▶ **Selected extract**
"""

Off road, Warmshowers, judging a book by its cover

Dear friends and family,

I’m ending my stay of six days in Bucaramanga. I’ve been in recovery mode; eating well, relaxing, stretching and planning. After dealing with the crappy road coming into this city, I was hoping for an alternative. In my second day continuing south from here I would have to ride up about 5000 feet within a ten mile stretch, on a road loaded with trucks. I started to consider alternatives like taxi or bus. 

But, thanks to a little prodding by my wife, I contacted a Warmshowers host that lives in the mountains above Bucaramanga. His name is Diego.

Warmshowers is a worldwide organization that connects bicyclists on the road with bicyclists at their homes. The idea is that you register on their app and then when a bicycle tourer is passing through you offer them at the minimum a warm shower ( hmmm, they only use cold water here, might have to change the name just for Colombia)and a place to pitch their tent. There is not a specific quid pro quo, but the idea is that sometimes you host and sometimes you get hosted. All for free. Often hosts offer more, like a spare room or a meal or two.

Diego welcomed me to this area and gave me an alternative route on unpaved roads to get around the truck infested hill climb. He said it is popular with cyclists and he himself has done it.  There’s still a big climb, but without traffic and over a longer distance SHOULD be manageable.

I liked the idea and decided to look into it on my mapping software. I thought if I could divide it into small, bite sized chunks, that even if there is a lot  of climbing, if I only had a few miles to do per day, I could manage it. Unfortunately there is a longish stretch on the hill climbing day with no hotels. Could be really hard.

What  I don’t  know is what is the condition of the “unpaved” roads. Is Diego a world class mountain bicyclist, which is necessary to pull this off? Can a mere mortal ( or slightly older mortal) achieve this?

All questions I still have in my mind as I prep to depart tomorrow. Lots of “ What ifs “ about the difficulty. And a few “ what ifs “ about my climbing ability, even after this  recovery break. Only one way to find out, so I’ll let you know soon.

In 2019, Liz and I signed up to be hosts on Warmshowers, in anticipation of some long future rides. Our first guest was a woman named Denise,a middle aged woman who was on her first day of her bike tour. We had a spare room and offered that, as well as a meal. At the evening meal Denise explained that she was heading north, far north, to above the Arctic Circle to a town called by its abbreviated name of Tuk. Tuktoyaktuk is the proper name. I knew the name from reading about sailors sailing through the Northwest Passage and stopping there. It’s as far north as a road goes!

"""

▶ **Activity list**
1) Which people does the cycling letter from Bucaramanga mention by name?
2) Write the next part of the cycling letter from Bucaramanga, picking up after its last sentence.
You won't need the lines that come next.

▶ **Data shown**
"""

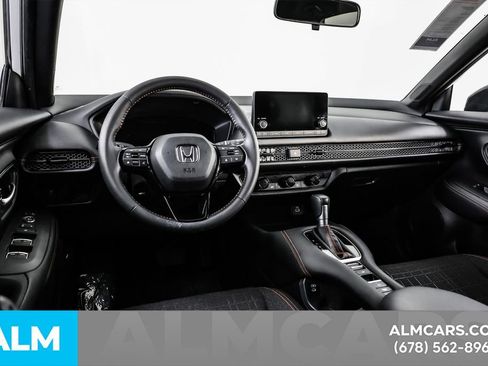 Used 2025 Honda HR-V Sport image 25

"""

▶ **Responses per task**
1) Diego, Liz, Denise

2)
I was wondering if Denise had any idea of the  scale and challenge that might offer her. Frankly, I, in my naïveté was wondering if I should maybe have a talk with her about her ambitions. It seemed VERY ambitious and had me a bit concerned for her safety. 

So, in our dinner discussion I asked if she had ever done anything like this. She informed me that yes ( you judgemental man- she didn’t say that or infer that, but should have) she had done a little bike touring: 

Excerpt from her blog:

In 2015, I decided I needed a new adventure. A big one. Something that would stretch me into someone different. I needed to jump the chasm from old me to new me from limited and small to big and expansive. That jump turned into a bike trip from Bolivia to the very southern tip of Argentina in Tierra del Fuego and then back up the Atlantic coast of Argentina to Uruguay and Buenos Aires. 

I had such a blast during the 2016/2017 ride that I went back in 2018 and rode through the Seven Lakes district of Argentina and the Carretera Austral in Patagonia, Chile a second time with a friend whom I met on the first trip

So yes, she had done a little riding. Shut me right  up!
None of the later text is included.